- [Brief 1] Translate this sentence from the book review on Left and Right into Spanish: "Moreover, they contend that the illusion is far from harmless."
- [Brief 2] Write out the part of the book review on Left and Right starting at "What if the" and ending at "not without shortcomings.".

- [Text]
»»
What if the ideological conflict dividing America today were really an illusion? In The Myth of Left and Right, Hyrum and Verlan Lewis argue that, in fact, it is. Moreover, they contend that the illusion is far from harmless. Their argument is crisp, hard-hitting, largely right, and always thought-provoking, but not without shortcomings.

Hyrum, a history professor at Brigham Young University, and Verlan, Stirling Professor of Constitutional Studies at Utah Valley University, present two alternative ways of thinking about ideology. One, the “essentialist” model, holds that there is a durable philosophical essence to “Left” and “Right,” and that American political strands (“conservatism,” “liberalism,” “progressivism”) share that essence. The other model—theirs—is a “social theory” of ideology, in which ideological camps are defined more by tribal attachments than by loyalty to any unchanging philosophical essence.

Unstable Labels

The Lewises note that the language of “Left” and “Right” came out of the French Revolution and had no purchase in America until about a century ago. The terms “conservative,” “liberal,” and “progressive” came into use in America in the decades following the Civil War, but were not attached to an all-encompassing Left–Right spectrum. Reports from the Russian Revolution introduced Americans to Left–Right nomenclature, and soon afterward the concept was first used to identify branches of the American socialist movement. Eventually in the 1920s, the overarching Left vs. Right ideological framework was “domesticated” and for the first time applied to mainstream political forces in the United States. Hence, attempts by historians and political analysts to retroactively force the Federalists and Anti-Federalists, Hamilton and Jefferson, Jackson and the Whigs, or the Southern fire-breathers and Lincoln into a Left–Right ideological straitjacket are deeply flawed.

By contrast, the particularities of 1930s American politics made plausible the collapse of political differences into two main categories of Left and Right: support for bigger government (especially in the economic realm), or opposition to it. Politics revolved almost entirely around the New Deal and could fit comfortably within the unidimensional world required for a simple Left–Right spectrum. However, that simplicity was soon overwhelmed by the rise of the Cold War and a variety of new social issues in the 1960s and 1970s. The cacophony of distinct political issues and debates has only grown louder since then. Yet the idea of Left and Right has remained, and even grown stronger.

Because a wide range of issues are reduced to two tendencies, essentialism breeds simplistic and inaccurate analysis.
««
Collected data:
»»
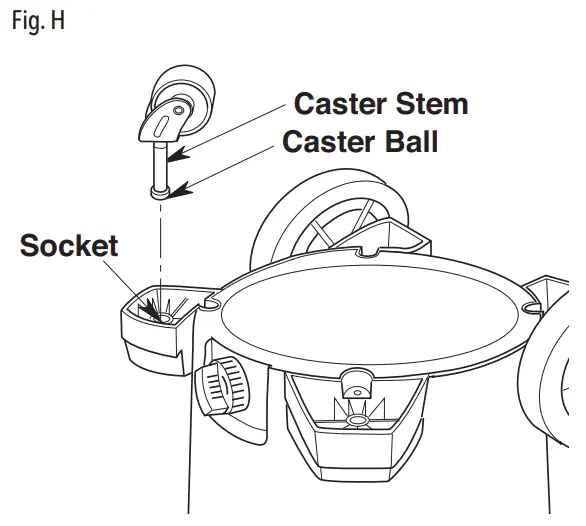 Fig. H

Caster Stem
Caster Ball

Socket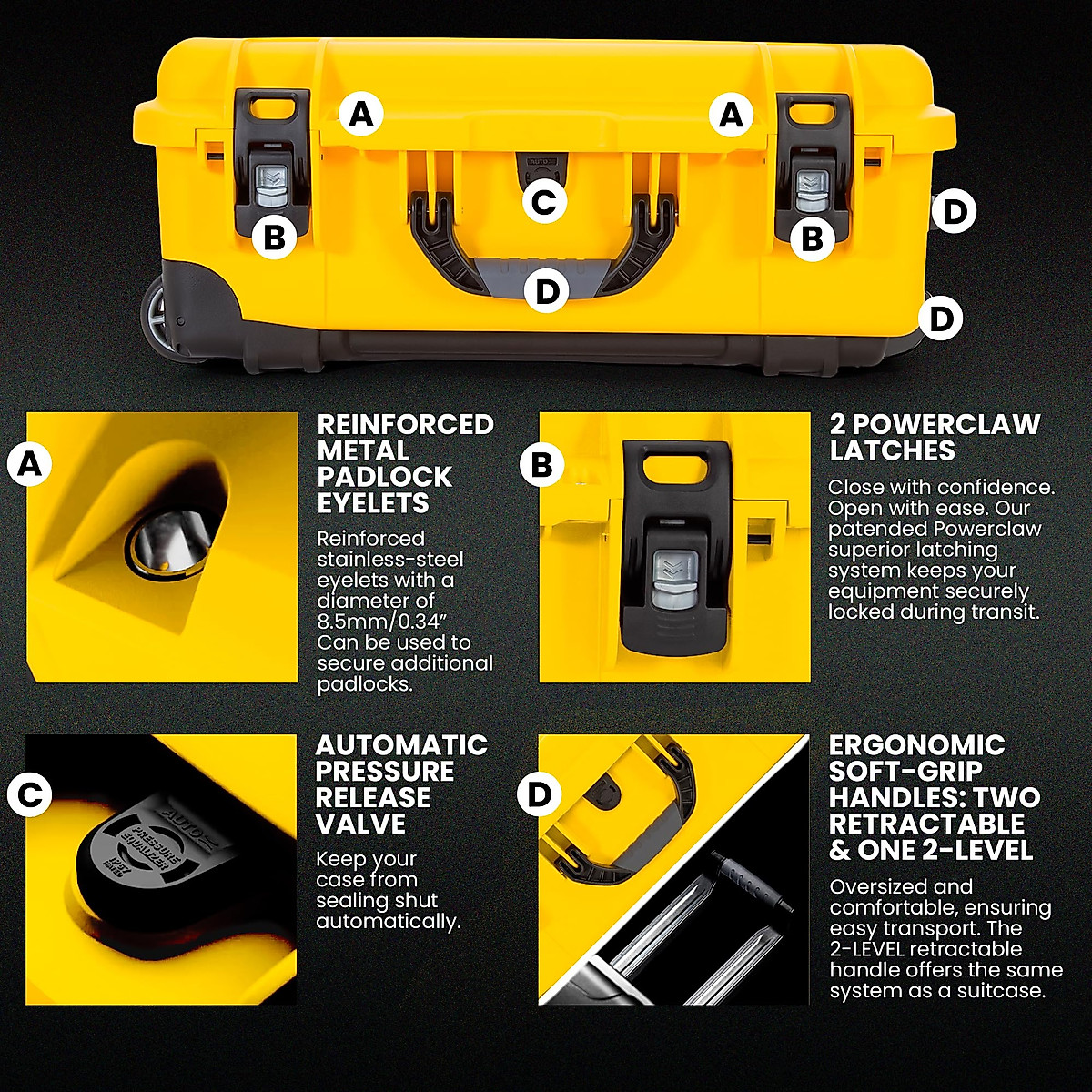 A
A
AUTO
C
B
B
D
D
D

A

REINFORCED METAL PADLOCK EYELETS

Reinforced stainless-steel eyelets with a diameter of 8.5mm/0.34" Can be used to secure additional padlocks.

B

2 POWERCLAW LATCHES

Close with confidence. Open with ease. Our patended Powerclaw superior latching system keeps your equipment securely locked during transit.

C

AUTO
PRESSURE EQUALIZER

AUTOMATIC PRESSURE RELEASE VALVE

Keep your case from sealing shut automatically.

D

ERGONOMIC SOFT-GRIP HANDLES: TWO RETRACTABLE & ONE 2-LEVEL

Oversized and comfortable, ensuring easy transport. The 2-LEVEL retractable handle offers the same system as a suitcase.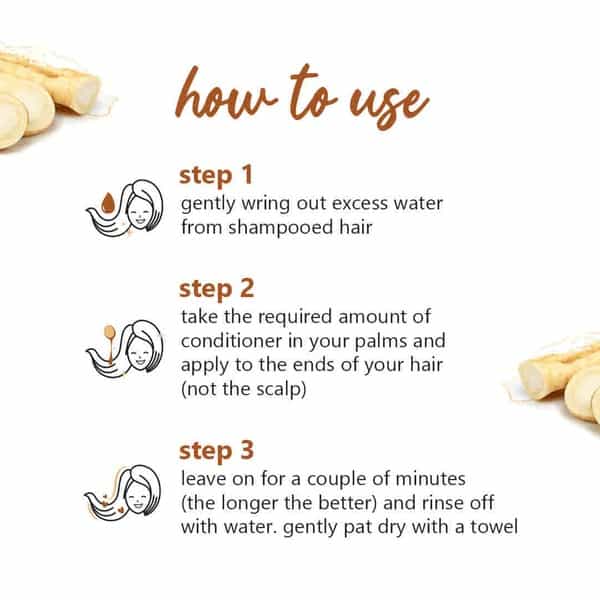 how to use

step 1
gently wring out excess water from shampooed hair

step 2
take the required amount of conditioner in your palms and apply to the ends of your hair (not the scalp)

step 3
leave on for a couple of minutes (the longer the better) and rinse off with water. gently pat dry with a towel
««
- [Response area 1] Además, sostienen que la ilusión está lejos de ser inofensiva.

- [Response area 2]
What if the ideological conflict dividing America today were really an illusion? In The Myth of Left and Right, Hyrum and Verlan Lewis argue that, in fact, it is. Moreover, they contend that the illusion is far from harmless. Their argument is crisp, hard-hitting, largely right, and always thought-provoking, but not without shortcomings.